● **Kegiatan**
Berapa Rasio Lacak Isolasi Indonesia menurut perhitungan Kawalcovid19.id dalam teks tentang surat terbuka kepada Menteri Kesehatan?

Guru Besar Fakultas Kedokteran UNDIP Kirim Surat Terbuka ke Menteri Kesehatan, Begini Isi Suratnya
Kita baru bisa mencapai 70% dari standar WHO (@pandemictalks, 27 September 2020), tapi persoalannya adalah ketimpangan kapasitas test antar provinsi.
Hanya DKI yang kapasitas test nya melebihi standar WHO, sedangkan beberapa provinsi (Lampung, Sulawesi Tengah, dan Nusa Tenggara Timur) bahkan memiliki kapasitas test kurang dari 100 per 1 juta penduduk.
Penjajakan/ Pelacakan Kontak atau Tracing juga masih lemah. Menurut perhitungan Kawalcovid19.id , kemampuan tracing (Rasio Lacak Isolasi - RLI) Indonesia sangat kurang yaitu 3,3 padahal standar WHO harus lebih dari 30. Artinya dari setiap kasus positif, harus dilacak-isolasi sampai minimal 30 orang, bukan cuma 3 orang (di Singapore bahkan RLI nya sampai 70 orang).

Cuplikan Data:
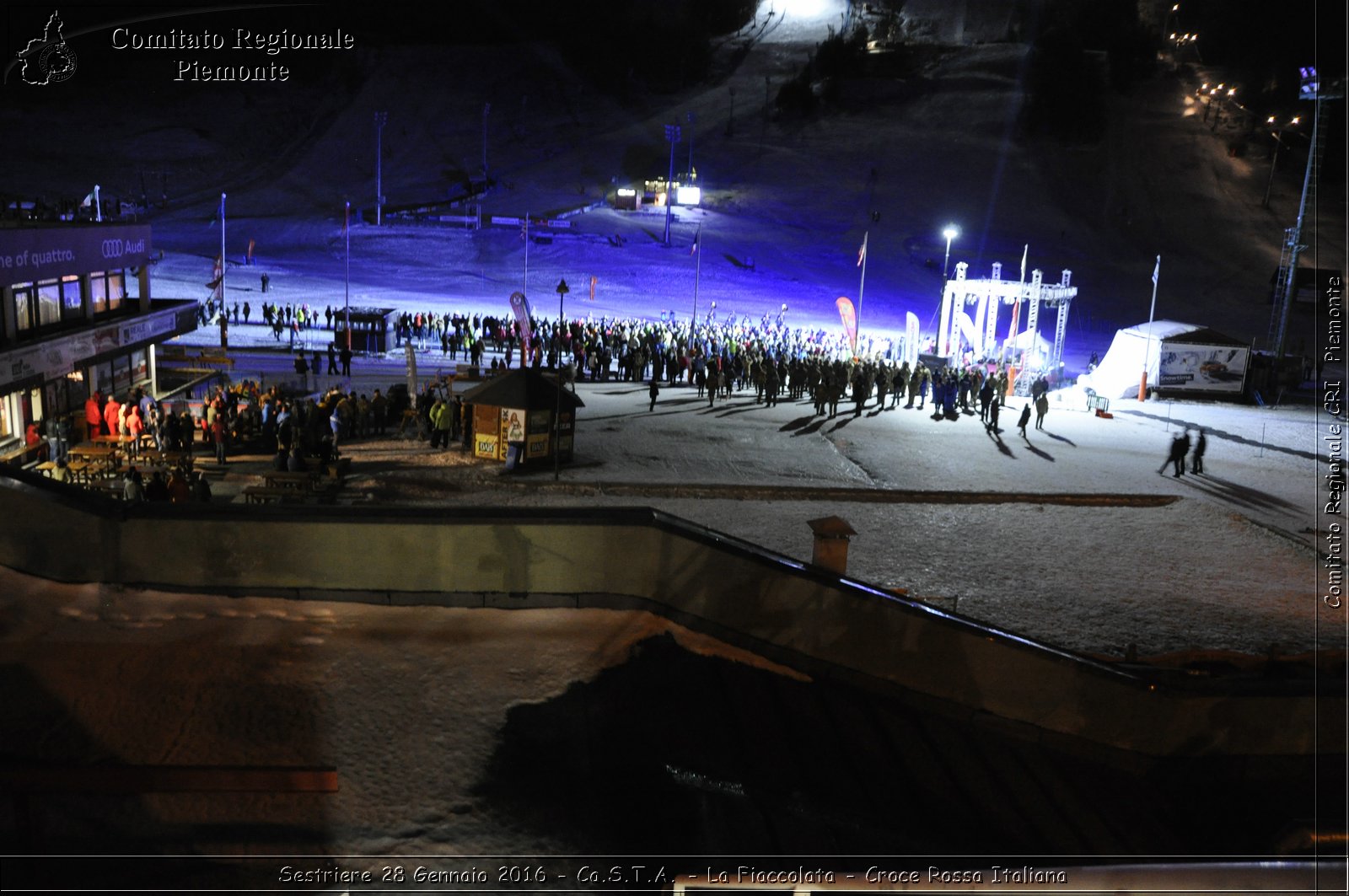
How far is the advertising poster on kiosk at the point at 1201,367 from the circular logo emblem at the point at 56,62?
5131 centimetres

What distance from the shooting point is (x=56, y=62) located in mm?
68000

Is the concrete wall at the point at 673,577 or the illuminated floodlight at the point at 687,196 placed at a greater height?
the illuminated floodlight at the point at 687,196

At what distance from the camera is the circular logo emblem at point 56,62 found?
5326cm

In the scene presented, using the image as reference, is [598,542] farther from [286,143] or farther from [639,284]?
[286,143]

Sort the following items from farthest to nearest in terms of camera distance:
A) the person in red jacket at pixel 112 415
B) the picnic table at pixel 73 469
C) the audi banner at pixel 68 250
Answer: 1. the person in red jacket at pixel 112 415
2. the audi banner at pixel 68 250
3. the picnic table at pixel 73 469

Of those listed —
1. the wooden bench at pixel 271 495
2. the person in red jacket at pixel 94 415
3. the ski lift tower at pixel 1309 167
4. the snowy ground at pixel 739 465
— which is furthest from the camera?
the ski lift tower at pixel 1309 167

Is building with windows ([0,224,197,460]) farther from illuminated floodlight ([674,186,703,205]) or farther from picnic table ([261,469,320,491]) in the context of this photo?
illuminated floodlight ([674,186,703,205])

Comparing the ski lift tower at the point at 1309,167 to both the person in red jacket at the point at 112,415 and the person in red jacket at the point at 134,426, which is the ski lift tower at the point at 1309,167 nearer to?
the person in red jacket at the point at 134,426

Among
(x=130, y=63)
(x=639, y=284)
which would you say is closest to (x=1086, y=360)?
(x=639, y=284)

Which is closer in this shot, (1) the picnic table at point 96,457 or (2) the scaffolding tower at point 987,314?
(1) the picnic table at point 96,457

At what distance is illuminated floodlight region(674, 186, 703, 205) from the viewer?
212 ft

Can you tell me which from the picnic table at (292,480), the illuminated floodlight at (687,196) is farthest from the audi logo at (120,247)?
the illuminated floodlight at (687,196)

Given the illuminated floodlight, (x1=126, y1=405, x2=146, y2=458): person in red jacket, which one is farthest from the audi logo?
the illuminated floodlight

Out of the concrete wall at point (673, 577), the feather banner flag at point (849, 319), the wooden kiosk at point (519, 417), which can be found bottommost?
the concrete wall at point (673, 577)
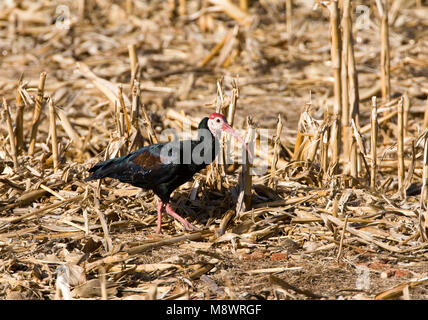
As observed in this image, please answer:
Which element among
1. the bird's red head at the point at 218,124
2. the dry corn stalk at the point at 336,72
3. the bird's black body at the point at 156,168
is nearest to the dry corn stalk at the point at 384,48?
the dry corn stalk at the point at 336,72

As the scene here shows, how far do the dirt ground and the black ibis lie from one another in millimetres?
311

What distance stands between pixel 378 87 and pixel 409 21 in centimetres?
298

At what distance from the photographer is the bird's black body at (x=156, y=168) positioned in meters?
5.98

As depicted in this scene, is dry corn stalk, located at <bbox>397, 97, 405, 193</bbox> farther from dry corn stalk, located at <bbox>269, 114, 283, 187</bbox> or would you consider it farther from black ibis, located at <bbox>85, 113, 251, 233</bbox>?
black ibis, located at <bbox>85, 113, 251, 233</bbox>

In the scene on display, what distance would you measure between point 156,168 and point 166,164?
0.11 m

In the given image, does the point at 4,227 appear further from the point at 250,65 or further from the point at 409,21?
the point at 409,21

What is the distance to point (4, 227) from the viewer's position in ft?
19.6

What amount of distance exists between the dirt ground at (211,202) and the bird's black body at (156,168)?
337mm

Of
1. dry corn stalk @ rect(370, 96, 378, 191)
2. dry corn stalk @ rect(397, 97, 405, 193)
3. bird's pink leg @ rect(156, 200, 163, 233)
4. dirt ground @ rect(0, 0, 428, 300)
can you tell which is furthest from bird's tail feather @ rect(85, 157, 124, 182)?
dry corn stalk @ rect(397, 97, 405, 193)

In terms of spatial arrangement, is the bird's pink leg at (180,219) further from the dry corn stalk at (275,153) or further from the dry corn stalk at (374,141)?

● **Pembahasan Jawaban**
3,3.